### Text excerpt ###

Players have to be able to identify with their characters. At their core, their usually human or close to human.

So they'd be magic items, then? Or 24-hour duration cleric spells? Either way, so that it's reliable than a party has them and doesn't have to worry about ending and re-starting durations? There are ways to ensure parties have access to this in the system, it just isn't integrated quite that way -- regeneration, fast healing, and DR are very valuable by the RAW, and amusingly common on monsters. If you can be sure the barbarian is going to have a +1 weapon, why shouldn't you be sure the fighter can regenerate (even if it's from an item or a spell)?

That would be good, but...

Ok, I don't think a magic item that gave DR would be broken or even hard to use. But I would draw the line at FH or regeneration. (I would argue regeneration should be kept as far from the PCs as possible.)

You only apply fast healing once and you don't remove it. You just apply it every round.

That's not "once". That's "once per six seconds".

The heroes fought in room C. They're under time pressure, so they wait in room C for a minute for people to heal (so now that's 10 * fast healing, ridiculously easy math). Now they move hurriedly to room D, which is up a twisted corridor and has various features players might want to stop and check out. ("I spend three rounds looking at the painting with detect magic", etc.) Now the GM has to figure out how long it will take them to get there, taking into account steps, the twists and turns, the darkness, etc. If they're ambushed on the way via secret doors, there's even more math to deal with. "Okay, I calculate it would take 4 minutes and another 12 seconds to get to the ambush spot..." uh oh, here comes the whining and accusations of cheating (this is a big deal when someone gets dropped to -11 during the last round of combat, when an extra two hit points would have saved them), or the critical math assessments, etc. I think a lot of DMs aren't so sharp on the timing. It's rarely necessary to count out rounds out of combat. I certainly don't think it adds to the game to measure distances so precisely out of combat.

So they just regenerate or gain fast healing instead. Why would it be simpler for the monsters to have it, but at the same time, more complicated for the PC's to have it? That dog won't hunt, monsignior.

Because the DM does not have to take great care of the monsters out of combat, and whatever he does with the monsters is invisible to the players. If he makes a mistake and gives them too much or too little fast healing, none of the players are going to notice. It's not going to look like cheating or cause arguments.

###

Written instruction A:
Write out the part of the forum discussion on fast healing that opens with the words containing "Players have to" and closes with "be good, but...".
Written instruction B:
Answer these questions using the forum discussion on fast healing.
(i) How far from the PCs does one poster argue regeneration should be kept?
(ii) How long do the heroes wait in room C for people to heal?
(iii) To whom is whatever the DM does with the monsters said to be invisible?
Written instruction C:
Carry on the forum discussion on fast healing from the point where it stops.

### Material ###

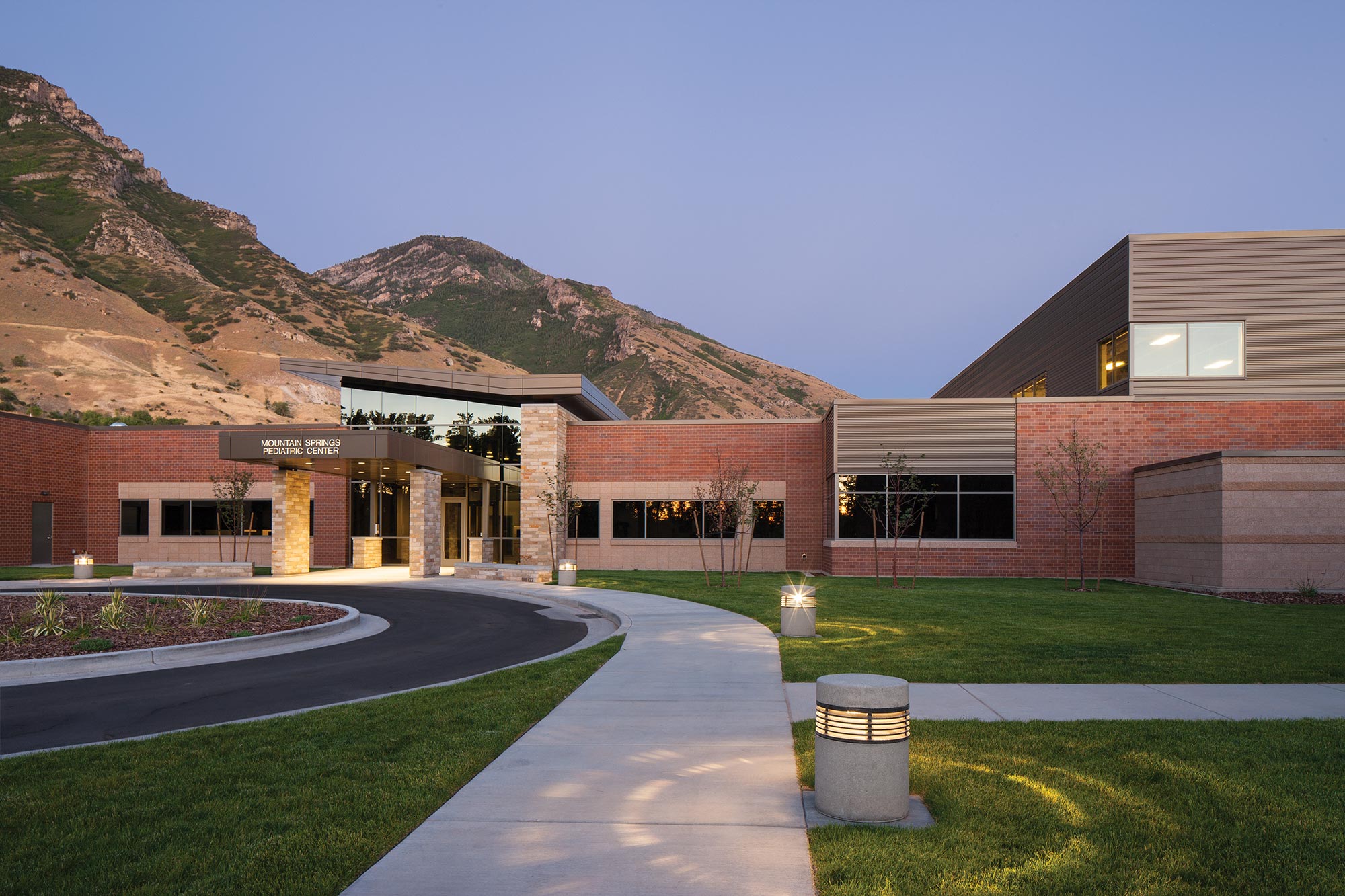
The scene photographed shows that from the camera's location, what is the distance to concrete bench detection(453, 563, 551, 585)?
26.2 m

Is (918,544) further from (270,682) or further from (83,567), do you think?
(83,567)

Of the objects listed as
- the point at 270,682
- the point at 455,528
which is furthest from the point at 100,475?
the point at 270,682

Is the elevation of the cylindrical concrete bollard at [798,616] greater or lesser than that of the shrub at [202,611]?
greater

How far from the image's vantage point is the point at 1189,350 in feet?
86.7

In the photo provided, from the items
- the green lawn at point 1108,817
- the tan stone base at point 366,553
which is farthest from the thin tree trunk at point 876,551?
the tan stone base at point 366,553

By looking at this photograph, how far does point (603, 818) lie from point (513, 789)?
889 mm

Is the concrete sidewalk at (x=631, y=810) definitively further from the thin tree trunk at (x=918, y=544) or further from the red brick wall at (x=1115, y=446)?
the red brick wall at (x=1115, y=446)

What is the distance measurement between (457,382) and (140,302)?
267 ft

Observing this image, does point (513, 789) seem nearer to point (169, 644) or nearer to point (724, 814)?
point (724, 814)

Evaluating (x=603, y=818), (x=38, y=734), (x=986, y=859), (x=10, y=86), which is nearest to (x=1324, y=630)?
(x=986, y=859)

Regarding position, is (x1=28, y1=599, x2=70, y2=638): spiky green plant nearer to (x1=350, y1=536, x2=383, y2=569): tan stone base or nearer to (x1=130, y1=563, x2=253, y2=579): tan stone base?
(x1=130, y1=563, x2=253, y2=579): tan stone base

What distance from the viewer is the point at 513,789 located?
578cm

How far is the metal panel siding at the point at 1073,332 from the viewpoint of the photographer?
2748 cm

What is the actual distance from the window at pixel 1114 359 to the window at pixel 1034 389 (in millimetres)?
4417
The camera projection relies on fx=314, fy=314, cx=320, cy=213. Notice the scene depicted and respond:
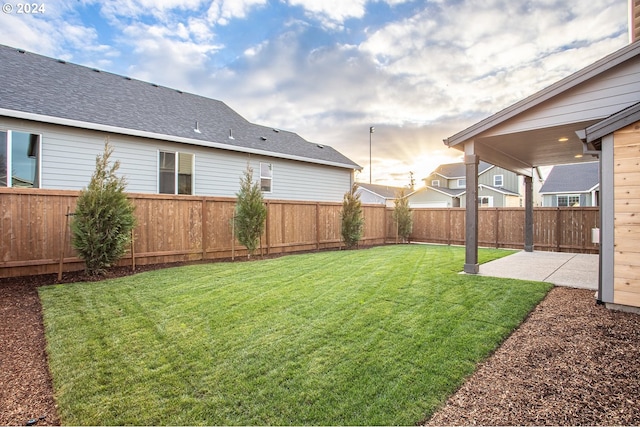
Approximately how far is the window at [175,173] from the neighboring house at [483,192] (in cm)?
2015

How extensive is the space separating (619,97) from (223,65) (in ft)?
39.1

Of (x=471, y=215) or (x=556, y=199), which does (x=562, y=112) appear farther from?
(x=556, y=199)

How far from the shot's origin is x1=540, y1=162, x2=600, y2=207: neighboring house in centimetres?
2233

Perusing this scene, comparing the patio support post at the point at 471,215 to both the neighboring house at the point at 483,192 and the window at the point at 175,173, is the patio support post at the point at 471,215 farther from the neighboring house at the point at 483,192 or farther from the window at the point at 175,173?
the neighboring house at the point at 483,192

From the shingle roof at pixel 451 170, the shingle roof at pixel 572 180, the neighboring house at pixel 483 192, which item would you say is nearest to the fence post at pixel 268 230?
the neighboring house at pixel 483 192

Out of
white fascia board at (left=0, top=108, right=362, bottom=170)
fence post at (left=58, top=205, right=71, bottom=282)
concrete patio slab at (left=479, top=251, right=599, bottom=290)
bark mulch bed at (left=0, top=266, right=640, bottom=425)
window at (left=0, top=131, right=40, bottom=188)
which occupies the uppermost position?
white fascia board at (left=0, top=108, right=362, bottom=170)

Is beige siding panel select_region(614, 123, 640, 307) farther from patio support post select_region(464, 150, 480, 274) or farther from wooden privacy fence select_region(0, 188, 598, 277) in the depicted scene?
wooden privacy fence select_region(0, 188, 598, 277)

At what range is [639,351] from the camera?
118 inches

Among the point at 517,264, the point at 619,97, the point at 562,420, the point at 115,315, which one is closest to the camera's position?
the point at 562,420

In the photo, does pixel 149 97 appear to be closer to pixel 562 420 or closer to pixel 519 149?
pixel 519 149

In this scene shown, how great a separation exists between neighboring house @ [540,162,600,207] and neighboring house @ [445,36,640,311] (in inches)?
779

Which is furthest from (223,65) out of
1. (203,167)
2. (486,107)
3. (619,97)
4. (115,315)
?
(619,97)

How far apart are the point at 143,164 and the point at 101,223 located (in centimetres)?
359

###

Expected answer A:
Players have to be able to identify with their characters. At their core, their usually human or close to human.

So they'd be magic items, then? Or 24-hour duration cleric spells? Either way, so that it's reliable than a party has them and doesn't have to worry about ending and re-starting durations? There are ways to ensure parties have access to this in the system, it just isn't integrated quite that way -- regeneration, fast healing, and DR are very valuable by the RAW, and amusingly common on monsters. If you can be sure the barbarian is going to have a +1 weapon, why shouldn't you be sure the fighter can regenerate (even if it's from an item or a spell)?

That would be good, but...

Expected answer B:
(i) As far from the PCs as possible.
(ii) A minute.
(iii) The players.

Expected answer C:
A PC fast healing rate of something like one hit point per minute would, IMO, be a lot more reasonable. (Counting by minutes is a lot easier than counting by rounds out of combat.) Even so, you could get PCs just sitting around for half and hour and waiting to heal up - while time pressure is common, it's not always there.
 

Kamikaze Midget said:
Why should healing be any more good than a magic missile is evil? Healing has all sorts of wicked uses, prolonging or reviving evil beings, nurturing suffering during torment....I've always thought of the spell as a tool, rather than as a good or evil act by itself (with the obvious exceptions of [good] and [evil] spells).
Healing can be used for evil ends but in the majority of cases, the easing of pain and suffering, and the restoration to full health are good acts. Easing someone else's distress is generally morally good.
 

An evil cleric might be thinking "this minion will fight better - and he can still stand between mean and my enemies." An evil cleric might actually cause mental anguish through the use of healing spells (flavor only).
 

(Psi)SeveredHead said:
An evil cleric might be thinking "this minion will fight better - and he can still stand between mean and my enemies." An evil cleric might actually cause mental anguish through the use of healing spells (flavor only).
While the ultimate end may indeed be evil, healing doesn't match the ethos of most evil deities. In a culture that embraces evil, a cleric who heals (and by extension his deity) is going to lose credibility. This is particularly true among monsters with low average intelligence and therefore limited appreciation of forward thinking and ultimate goals.